[Set exercise 1]:
Extract from the records every line that contains the word "evergreen", treating case as significant.

[Text section]:
• • •
Thoughts of a geek

21 November 2011

Blog it more

Filed under: Photos, Travel — Tags: , , , , — qwandor @ 11:28 am

I guess I should continue the no-doubt-fascinating story of my life, starting back at the beginning of September where I left off. I got back from Spain on Sunday 4th September, and straight back into work as usual. The following weekend was the Thames Festival, which happens each year along the Southbank, with four zones of music, dancing, stalls, performances and all sorts of things from noon until midnight or so on both Saturday and Sunday. I went for some of the Saturday, which was enjoyable. Swing Patrol was running various things on an outdoor dancefloor with various DJs and bands, including some performances which were interesting to watch, and free beginners’ lessons for the public. I also managed to get a little bit of dancing in which was nice. And there was plenty of other things going on, making it a particularly good afternoon to just wander along the Southbank. That Saturday evening my flatmate Donna had her 40th birthday party in a bar near our flat, with an open mic night. She has quite a few talented friends who sang or played various songs, plus poetry readings which were not so much my thing.

I had a pizza and pancake party on the 18th, which was fun despite not that many people coming. We made all sorts of interesting flavoured pizzas, including a dessert pizza with custard and many different sorts of fruit, and so in the end everyone was too full for pancakes. Well, maybe next time?

From Pizza & pancake party

My birthday was rather uneventful, as I could not find any friends to hang out with in the end. This was partly my fault due to not planning anything very far in advance, as people are always busy and booked up here. My flatmates made me breakfast and gave me a card and some gifts though, which was unexpected and pleasant. And I went out by myself in the evening rather than staying at home by myself, which I guess is an improvement.

I went to Paris for the first weekend of October, which was enjoyable. My friend Matthew was going over that weekend to stay with his parents, and had invited me to join him, so we took the Eurostar over after work on the Friday night. I stayed for two nights as I had to get back for work on Monday, while he stayed a bit longer. Unfortunately he had an overdue report for his PhD which he ended up having to work on all weekend so I was mostly on my own exploring the city, but it was still fun to see a bit more of Paris, and to meet his parents and various siblings, who were all cool. The weather was perfect too, clear and sunny the whole time. It happened that the Saturday night I was there was the annual ‘Nuit Blanche’ (White Night), an all-night arts festival with various installations and performances running from 7:00 pm until 7:00 am on Sunday. Neither of us had the energy to stay up that late, and there were massive queues for many things, but we saw a few things after dinner until around midnight.
• • •
[The data]:

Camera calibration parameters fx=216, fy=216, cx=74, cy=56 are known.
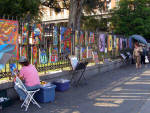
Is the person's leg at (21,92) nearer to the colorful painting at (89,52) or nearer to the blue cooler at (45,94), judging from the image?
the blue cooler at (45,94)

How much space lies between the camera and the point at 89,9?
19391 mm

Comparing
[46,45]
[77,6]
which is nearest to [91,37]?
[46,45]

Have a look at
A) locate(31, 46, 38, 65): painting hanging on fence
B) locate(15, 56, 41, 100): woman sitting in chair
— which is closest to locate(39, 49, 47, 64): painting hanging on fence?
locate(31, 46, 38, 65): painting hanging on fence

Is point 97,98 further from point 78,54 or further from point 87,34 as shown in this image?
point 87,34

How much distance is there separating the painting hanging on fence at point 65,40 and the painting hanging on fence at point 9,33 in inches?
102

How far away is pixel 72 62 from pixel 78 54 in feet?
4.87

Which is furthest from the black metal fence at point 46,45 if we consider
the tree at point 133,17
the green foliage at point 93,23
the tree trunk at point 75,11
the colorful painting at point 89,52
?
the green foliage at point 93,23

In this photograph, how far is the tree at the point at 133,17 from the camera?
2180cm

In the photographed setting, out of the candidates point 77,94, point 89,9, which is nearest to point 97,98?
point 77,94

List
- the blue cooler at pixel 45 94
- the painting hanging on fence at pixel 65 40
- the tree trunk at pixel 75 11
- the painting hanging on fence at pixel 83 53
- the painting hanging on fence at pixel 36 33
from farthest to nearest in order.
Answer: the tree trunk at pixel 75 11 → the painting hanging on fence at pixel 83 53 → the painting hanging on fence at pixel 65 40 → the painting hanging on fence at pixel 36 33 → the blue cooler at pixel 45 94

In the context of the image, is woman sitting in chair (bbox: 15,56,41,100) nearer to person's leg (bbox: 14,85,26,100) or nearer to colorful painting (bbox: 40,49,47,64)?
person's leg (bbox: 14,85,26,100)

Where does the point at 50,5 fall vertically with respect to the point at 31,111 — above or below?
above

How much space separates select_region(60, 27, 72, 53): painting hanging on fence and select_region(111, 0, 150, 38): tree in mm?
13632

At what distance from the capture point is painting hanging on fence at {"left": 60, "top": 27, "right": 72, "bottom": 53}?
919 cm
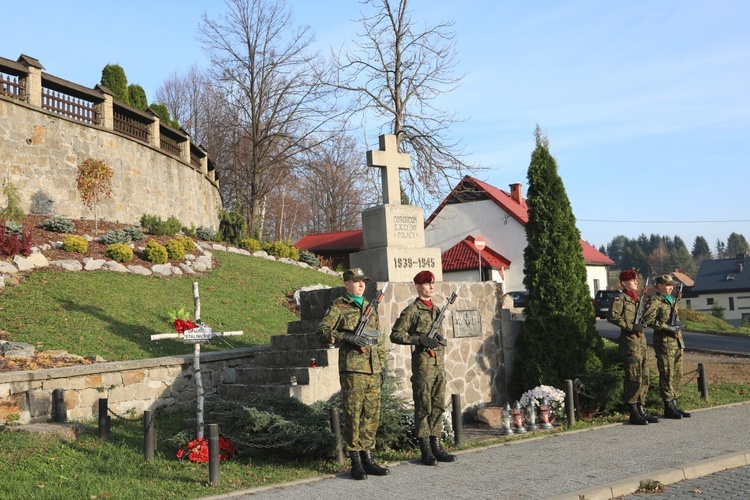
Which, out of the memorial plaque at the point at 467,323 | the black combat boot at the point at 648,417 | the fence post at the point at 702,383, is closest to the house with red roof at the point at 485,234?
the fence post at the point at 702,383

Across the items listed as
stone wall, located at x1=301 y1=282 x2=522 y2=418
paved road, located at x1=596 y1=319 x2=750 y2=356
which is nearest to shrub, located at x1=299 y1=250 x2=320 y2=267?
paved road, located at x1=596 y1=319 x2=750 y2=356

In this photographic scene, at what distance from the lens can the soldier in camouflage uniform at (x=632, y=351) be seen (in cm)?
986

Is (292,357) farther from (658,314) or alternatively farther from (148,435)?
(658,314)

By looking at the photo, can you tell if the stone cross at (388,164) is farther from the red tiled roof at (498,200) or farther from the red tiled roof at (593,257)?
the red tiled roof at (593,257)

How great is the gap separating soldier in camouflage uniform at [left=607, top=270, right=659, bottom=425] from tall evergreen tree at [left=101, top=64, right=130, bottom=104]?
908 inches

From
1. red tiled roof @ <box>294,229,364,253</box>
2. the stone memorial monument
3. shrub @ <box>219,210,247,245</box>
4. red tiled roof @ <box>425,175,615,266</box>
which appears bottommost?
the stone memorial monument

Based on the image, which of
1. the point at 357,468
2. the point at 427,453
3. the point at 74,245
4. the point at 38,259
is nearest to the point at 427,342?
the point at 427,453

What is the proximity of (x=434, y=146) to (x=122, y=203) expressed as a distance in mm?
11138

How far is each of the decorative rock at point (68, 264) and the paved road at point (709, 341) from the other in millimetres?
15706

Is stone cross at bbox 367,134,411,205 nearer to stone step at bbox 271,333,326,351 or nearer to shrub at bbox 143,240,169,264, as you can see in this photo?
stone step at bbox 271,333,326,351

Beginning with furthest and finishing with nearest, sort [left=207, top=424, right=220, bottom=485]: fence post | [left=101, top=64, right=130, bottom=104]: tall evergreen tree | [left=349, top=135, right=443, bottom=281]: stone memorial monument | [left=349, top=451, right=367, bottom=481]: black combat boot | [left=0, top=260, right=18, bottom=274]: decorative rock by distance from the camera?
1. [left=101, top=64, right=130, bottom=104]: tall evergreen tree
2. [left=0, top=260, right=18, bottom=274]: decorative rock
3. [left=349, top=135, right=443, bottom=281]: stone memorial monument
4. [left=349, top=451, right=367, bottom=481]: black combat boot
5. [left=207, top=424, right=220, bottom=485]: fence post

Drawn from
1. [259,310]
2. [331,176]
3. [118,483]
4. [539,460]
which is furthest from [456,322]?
• • •
[Set exercise 2]:
State whether each of the following statements agrees with the blog post above, answering yes or no and quoting the deciding words of the blog post. (a) The writer returned from Spain on Sunday 4th September. (b) Many people came to the pizza and pancake party. (c) The writer and Matthew stayed up until 7:00 am for the Nuit Blanche.

[Exercise result 1]:
How great is the gap separating soldier in camouflage uniform at [left=607, top=270, right=659, bottom=425] from tall evergreen tree at [left=101, top=64, right=130, bottom=104]?
Beginning with furthest and finishing with nearest, sort [left=207, top=424, right=220, bottom=485]: fence post | [left=101, top=64, right=130, bottom=104]: tall evergreen tree | [left=349, top=135, right=443, bottom=281]: stone memorial monument | [left=349, top=451, right=367, bottom=481]: black combat boot | [left=0, top=260, right=18, bottom=274]: decorative rock by distance from the camera?
1. [left=101, top=64, right=130, bottom=104]: tall evergreen tree

[Exercise result 2]:
(a) Yes: "I got back from Spain on Sunday 4th September"
(b) No: "which was fun despite not that many people coming"
(c) No: "Neither of us had the energy to stay up that late"